Geldiklerinde daha normal bir şekilde tanışıp ayrıntıları konuştular saatlerce.
Chanyeol telefon görüşmesi yaparken
Baekhyun da etrafı inceliyordu.Chanyeol kocaman bir evde tek başına yaşıyordu. Baekhyun iç çekip onun ne kadar şanslı olduğunu düşündü.
Uzun olan telefonu kapatıp ona bakınca Baekhyun da gözlerini ona çevirdi.
"Evi kısaca gezdireyim sonra senin için alışverişe gideriz olur mu?"
"Ama... Sadece biraz param var, yeni bir iş bulana kadar idare etmeliyim..."
Chanyeol güldü.
"Yakında kocan olacağım, bunları düşünme. Sen istediğin şeyi seçebilirsin ben ödeyeceğim."
"Ama Chanyeol... Bu çok kabaca olur. Ayrıca bir role bu kadar kaptırmaya gerek yok..."
Chanyeol'ün yüzü düşse de çabucak toparladı.
"Sözümü dinle Baekhyun."
Baekhyun bir şey söylemedi. Bu sert ifadesini ilk kez görüyordu. Elleriyle oynarken önünde sallanan anahtarla kafasını kaldırdı.
"Bu senin odanın anahtarı. İstersen kapıyı kilitlersin... Şimdi sana orayı ve diğer odaları göstereceğim zaten."

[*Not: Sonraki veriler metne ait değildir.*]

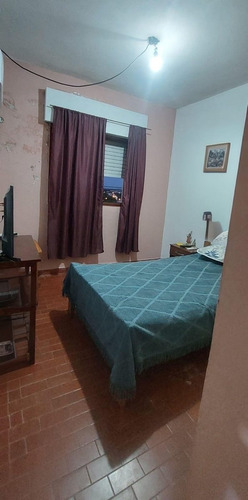 Venta De Departamento Corrientes Capital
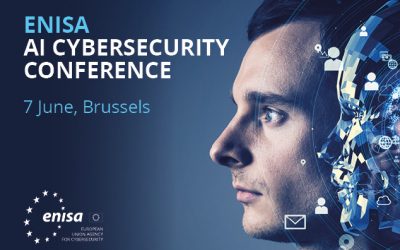 ENISA publishes AI Cybersecurity reports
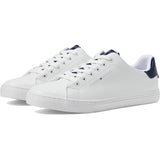 TOMMY HILFIGER LYAN - Woman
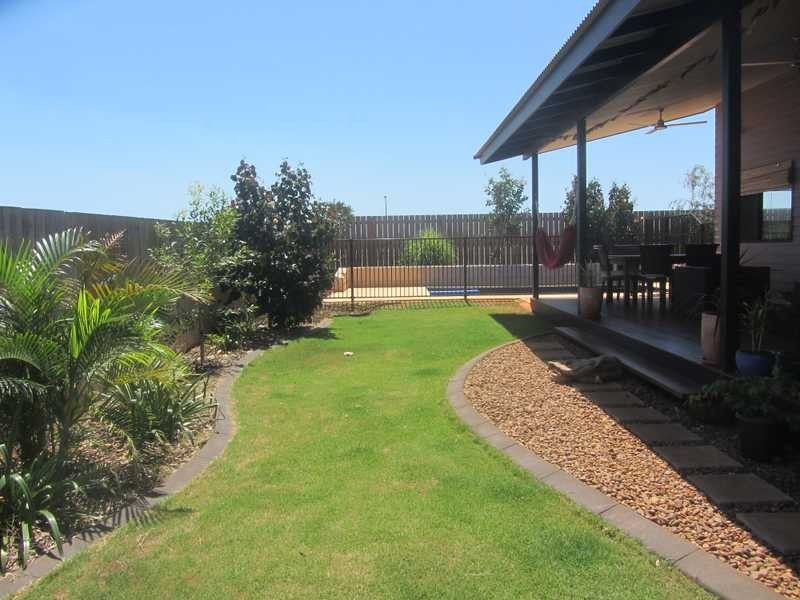 15 Hin Way, Broome WA 6725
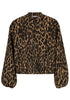 Alessia Jacket_Animal
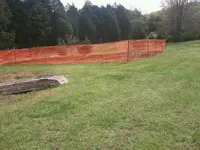 YARD04.webp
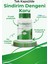 Probiotics Probiotic Complex (12 Çeşit Probiyotik) 2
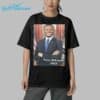 Terry Mclaurin 2024 Shirt 5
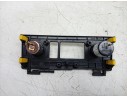 MODULO ELECTRONICO 84676J9C0 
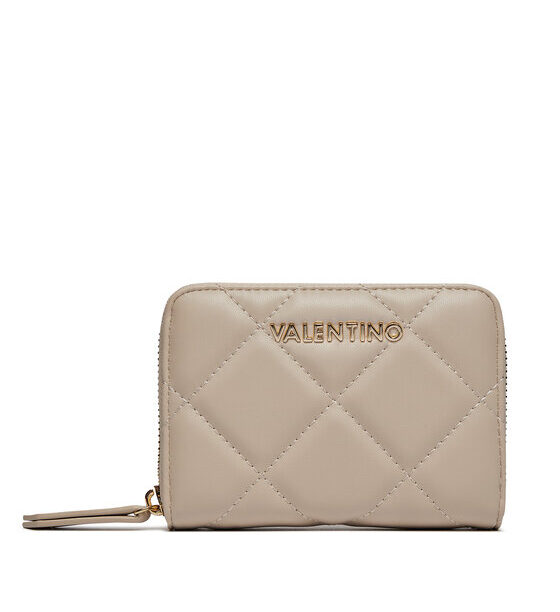 Голям дамски портфейл Valentino за Жени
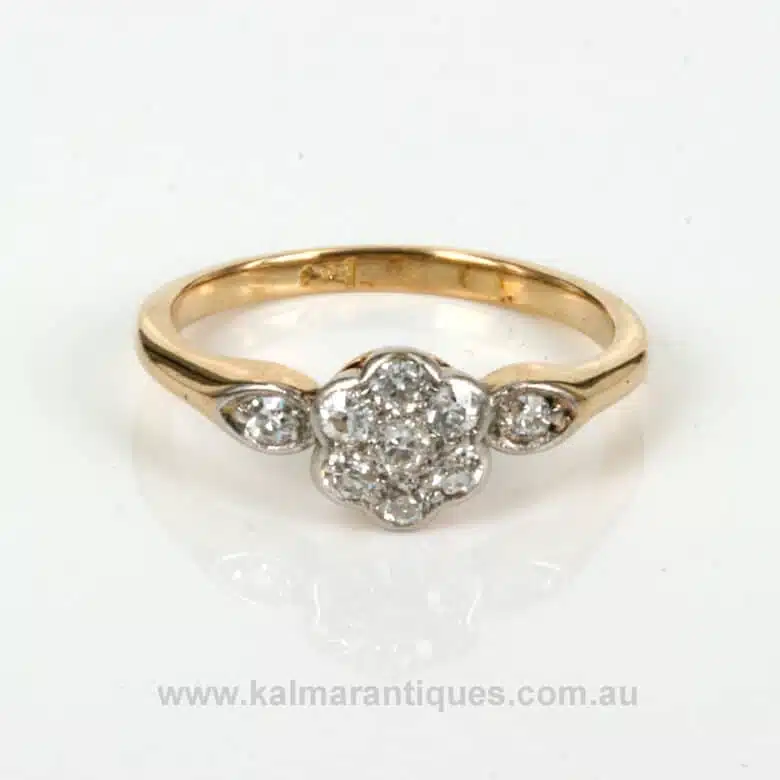 diamond-cluster-ring-3467-2.jpg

Baekhyun kafasıyla onaylayıp kalktı.
Chanyeol sırayla odaları gösterdikten sonra, gülümsedi."Teşekkür ederim."
Chanyeol de güldü.
"Bir şeye ihtiyacın olursa söyle. Biliyorsun, çaprazdaki benim odam."
"Tamam..."
Chanyeol gittikten sonra Baekhyun odasına girip pencerenin önünde durdu.
Manzara cidden güzeldi.
Bir süre daha dışarıyı seyredip yatağına gitti Baekhyun. Uzanıp gözlerini kapattı. Rahat bir yerde uyumayı özlemişti.
Baekhyun düşüncelerinden bir süreliğine arınmak için uyumayı tercih etmişti.